In INDIA, the horrors of the Nazis are being taught in schools but the horrors of Joseph Stalin were never taught. This makes Hitler a popular villain among the youth but no one knew about Stalin. Another reason which justifies why Hitler is popular is that, the Nazis claimed that they orchestrated the Holocaust but Stalin never accepted that he killed far more people during his tenure as the Premier of Soviet Union.
Nikita Khrushchev, former Premier of Soviet Union on his infamous “Secret Speech” stated the horrors of Stalinism. Although the speech was, made to the 20th Congress of the Communist Party of the Soviet Union, it was shocking in its day. There are reports that the audience reacted with applause and laughter at several points. There are also reports that some of those present suffered heart attacks and others later committed suicide due to shock at the revelations of Stalin's use of terror.

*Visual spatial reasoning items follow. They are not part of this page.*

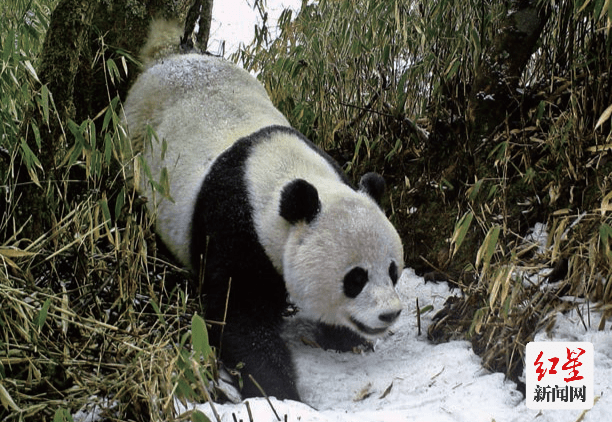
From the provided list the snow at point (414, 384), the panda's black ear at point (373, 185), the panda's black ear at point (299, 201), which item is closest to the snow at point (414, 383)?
the snow at point (414, 384)

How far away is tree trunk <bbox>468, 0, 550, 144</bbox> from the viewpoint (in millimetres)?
3672

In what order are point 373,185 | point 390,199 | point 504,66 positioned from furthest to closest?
point 390,199
point 504,66
point 373,185

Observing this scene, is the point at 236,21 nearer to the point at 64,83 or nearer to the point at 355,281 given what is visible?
the point at 64,83

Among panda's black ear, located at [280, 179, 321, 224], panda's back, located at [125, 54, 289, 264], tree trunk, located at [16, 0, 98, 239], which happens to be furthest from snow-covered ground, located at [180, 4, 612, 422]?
tree trunk, located at [16, 0, 98, 239]

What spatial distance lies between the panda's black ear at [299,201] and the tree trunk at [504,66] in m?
1.32

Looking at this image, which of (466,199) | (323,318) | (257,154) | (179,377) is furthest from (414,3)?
(179,377)

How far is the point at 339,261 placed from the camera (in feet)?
9.24

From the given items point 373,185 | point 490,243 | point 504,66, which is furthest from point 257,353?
point 504,66

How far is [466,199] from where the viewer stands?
361 centimetres

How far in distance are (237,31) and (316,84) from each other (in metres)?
1.77

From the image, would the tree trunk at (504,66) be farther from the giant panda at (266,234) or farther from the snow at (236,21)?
the snow at (236,21)

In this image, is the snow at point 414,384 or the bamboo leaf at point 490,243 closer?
the snow at point 414,384

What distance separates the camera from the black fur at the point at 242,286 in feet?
9.52

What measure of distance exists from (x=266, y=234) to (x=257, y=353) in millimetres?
513
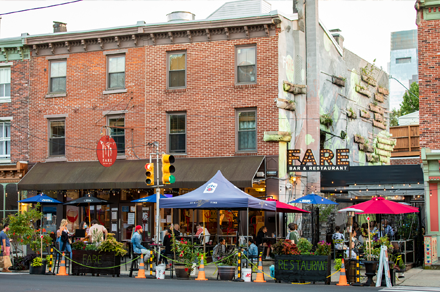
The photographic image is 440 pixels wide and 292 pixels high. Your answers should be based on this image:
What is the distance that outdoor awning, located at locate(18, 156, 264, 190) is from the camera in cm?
2398

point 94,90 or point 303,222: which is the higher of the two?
point 94,90

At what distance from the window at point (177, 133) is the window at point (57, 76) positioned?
5712 millimetres

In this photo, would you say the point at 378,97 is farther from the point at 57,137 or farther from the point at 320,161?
the point at 57,137


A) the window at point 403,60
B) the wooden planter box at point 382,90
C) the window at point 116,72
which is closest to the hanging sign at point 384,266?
the window at point 116,72

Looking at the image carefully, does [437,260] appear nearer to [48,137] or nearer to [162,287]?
[162,287]

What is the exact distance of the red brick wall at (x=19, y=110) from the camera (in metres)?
27.9

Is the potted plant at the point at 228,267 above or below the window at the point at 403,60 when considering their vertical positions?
below

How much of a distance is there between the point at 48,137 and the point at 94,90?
10.5 feet

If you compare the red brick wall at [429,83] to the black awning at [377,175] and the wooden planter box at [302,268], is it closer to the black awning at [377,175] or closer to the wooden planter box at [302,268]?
the black awning at [377,175]

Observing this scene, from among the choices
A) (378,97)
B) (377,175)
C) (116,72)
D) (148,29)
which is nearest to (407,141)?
(378,97)

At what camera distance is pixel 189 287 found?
48.2 ft

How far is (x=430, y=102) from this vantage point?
21.3 meters

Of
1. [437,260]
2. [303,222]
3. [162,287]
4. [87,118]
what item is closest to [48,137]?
[87,118]

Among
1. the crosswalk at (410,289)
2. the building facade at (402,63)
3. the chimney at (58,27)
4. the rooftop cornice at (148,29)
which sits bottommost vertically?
the crosswalk at (410,289)
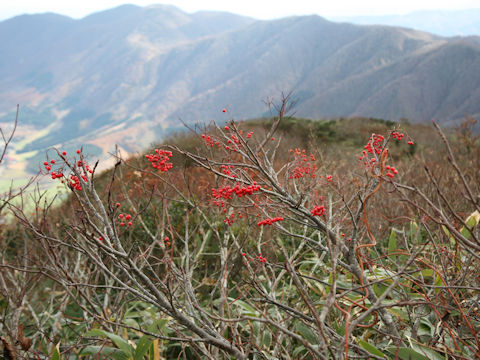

Discussion of numbers can blunt our sense of the horrific personal character of each killing and the irreducible tragedy of each death. As anyone who has lost a loved one knows, the difference between zero and one is infinity. Though we have a harder time grasping this, the same is true for the difference between, say, 780,862 and 780,863—which happens to be the best estimate of the number of people murdered at Treblinka. Large numbers matter because they are an accumulation of small numbers: that is, precious individual lives. Today, after two decades of access to Eastern European archives, and thanks to the work of German, Russian, Israeli, and other scholars, we can resolve the question of numbers. The total number of noncombatants killed by the Germans—about 11 million—is roughly what we had thought. The total number of civilians killed by the Soviets, could be be more or less than we had believed. We know now that the Germans killed more people than the Soviets did but the archives of the Soviet Union is still not available to most of scholars and it is also believed that during the mass murder by the Red Army no one kept any record of the numbers of the people they killed . That said, the issue of quality is more complex than was once thought. Mass murder in the Soviet Union sometimes involved motivations, especially national and ethnic ones that can be disconcertingly close to Nazi motivations. This proves the same ideology of both the DICTATORS.